I pulled a napkin from my pocket and wiped the receiver of the phone off before dialing the number collect. While waiting for the phone to connect, I saw the hottest guy walk through the door.  He had dark brown hair and piercing blue eyes that locked on me when he entered. I blushed immediately and turned away to face the phone. I forgot what I was doing. I heard a “Hello” come from the receiver.

“Hello, Aunt Silvia? It’s Misty.” I was trying to not sound panicked. I hadn’t seen Aunt Silvia since my parents passed away. She said at the time she couldn’t afford to take any kids into her home. I knew it pained her. She was the kindest woman and was a couple years older than my mother. My father was an only child and his parents had died when I was five. I didn’t really remember them.

“Misty, is that really you? I have been trying to find you. I haven’t had any luck.” She sounded so bad that she left me to fend for myself. I didn’t know whether to believe her. I had been in the same place for the past six years.

“Yes, it’s me. Listen! I have aged out of the state system, and I need a place to stay until I land on my feet. I can get a job and help with bills. I have no one else to turn to and I’m really scared.” I heard my aunt start to sniffle.

“Of course you can come and stay. I should have never let you go into the system. I am so sorry,” she sobbed.

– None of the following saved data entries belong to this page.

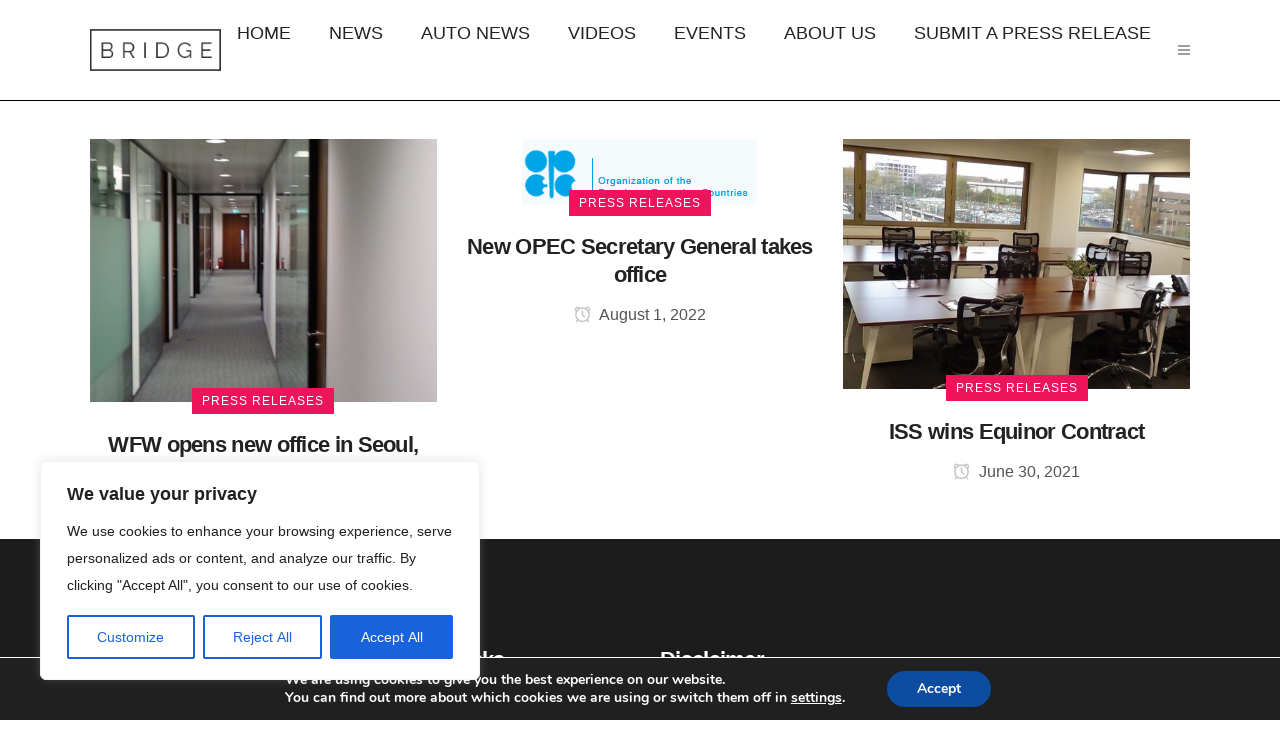

--- FILE ---
content_type: text/html; charset=utf-8
request_url: https://www.google.com/recaptcha/api2/aframe
body_size: 268
content:
<!DOCTYPE HTML><html><head><meta http-equiv="content-type" content="text/html; charset=UTF-8"></head><body><script nonce="T--5UFWdJnDYl451GZUnfA">/** Anti-fraud and anti-abuse applications only. See google.com/recaptcha */ try{var clients={'sodar':'https://pagead2.googlesyndication.com/pagead/sodar?'};window.addEventListener("message",function(a){try{if(a.source===window.parent){var b=JSON.parse(a.data);var c=clients[b['id']];if(c){var d=document.createElement('img');d.src=c+b['params']+'&rc='+(localStorage.getItem("rc::a")?sessionStorage.getItem("rc::b"):"");window.document.body.appendChild(d);sessionStorage.setItem("rc::e",parseInt(sessionStorage.getItem("rc::e")||0)+1);localStorage.setItem("rc::h",'1769084570039');}}}catch(b){}});window.parent.postMessage("_grecaptcha_ready", "*");}catch(b){}</script></body></html>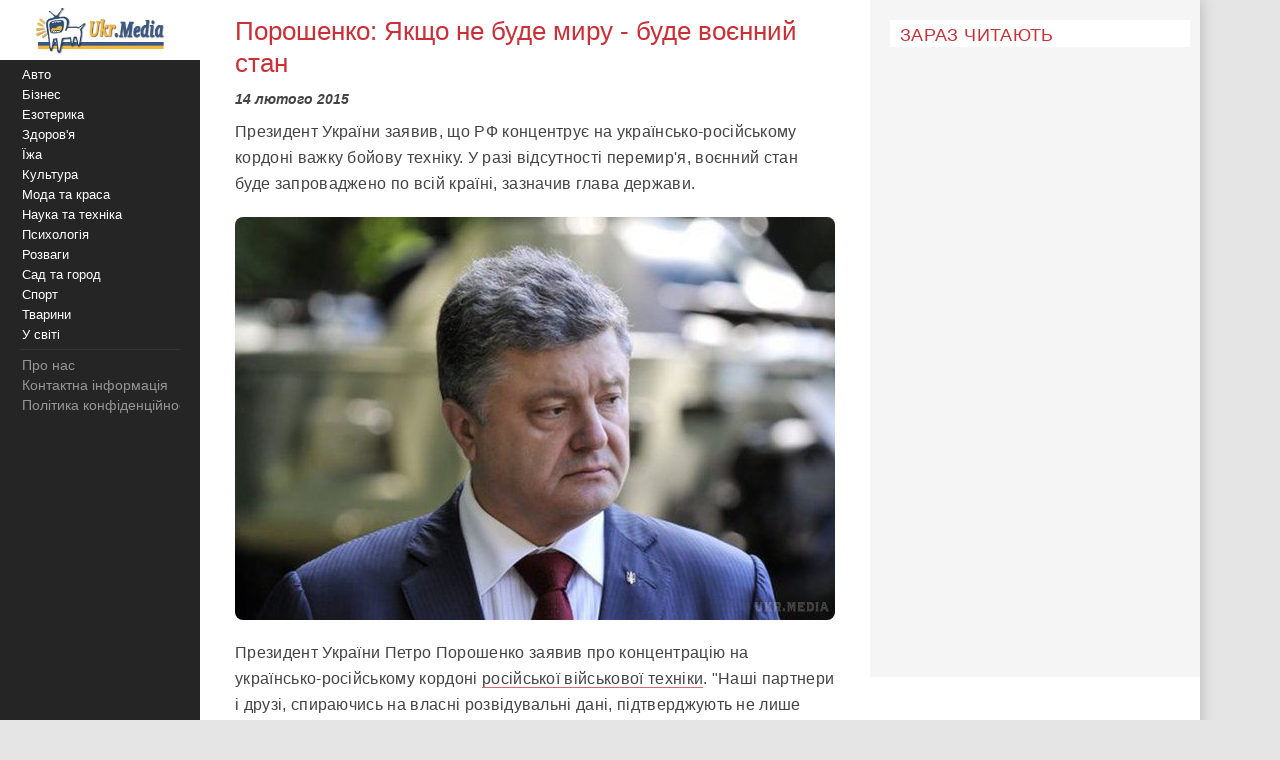

--- FILE ---
content_type: text/html; charset=utf-8
request_url: https://www.google.com/recaptcha/api2/aframe
body_size: 268
content:
<!DOCTYPE HTML><html><head><meta http-equiv="content-type" content="text/html; charset=UTF-8"></head><body><script nonce="PjHtOQdFiwmxA3VbAKrlAQ">/** Anti-fraud and anti-abuse applications only. See google.com/recaptcha */ try{var clients={'sodar':'https://pagead2.googlesyndication.com/pagead/sodar?'};window.addEventListener("message",function(a){try{if(a.source===window.parent){var b=JSON.parse(a.data);var c=clients[b['id']];if(c){var d=document.createElement('img');d.src=c+b['params']+'&rc='+(localStorage.getItem("rc::a")?sessionStorage.getItem("rc::b"):"");window.document.body.appendChild(d);sessionStorage.setItem("rc::e",parseInt(sessionStorage.getItem("rc::e")||0)+1);localStorage.setItem("rc::h",'1768718609952');}}}catch(b){}});window.parent.postMessage("_grecaptcha_ready", "*");}catch(b){}</script></body></html>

“It’s ok, Aunt Silvia. Let’s put it behind us and move forward. I can be there in a day or two. May I have your address?”

“I’m so sorry. Do you need money? I can wire you some.” I looked around me. There was no place to pick up money.

“No, I’m ok. I just need the address and I will see you in a couple of days.” She gave me the address and we said our goodbyes. I hung the phone up and laid my head on the receiver. I had no idea how I was going to get to her. I grabbed a bottle of water out of the cooler. I put it up on the counter and took out the money to pay.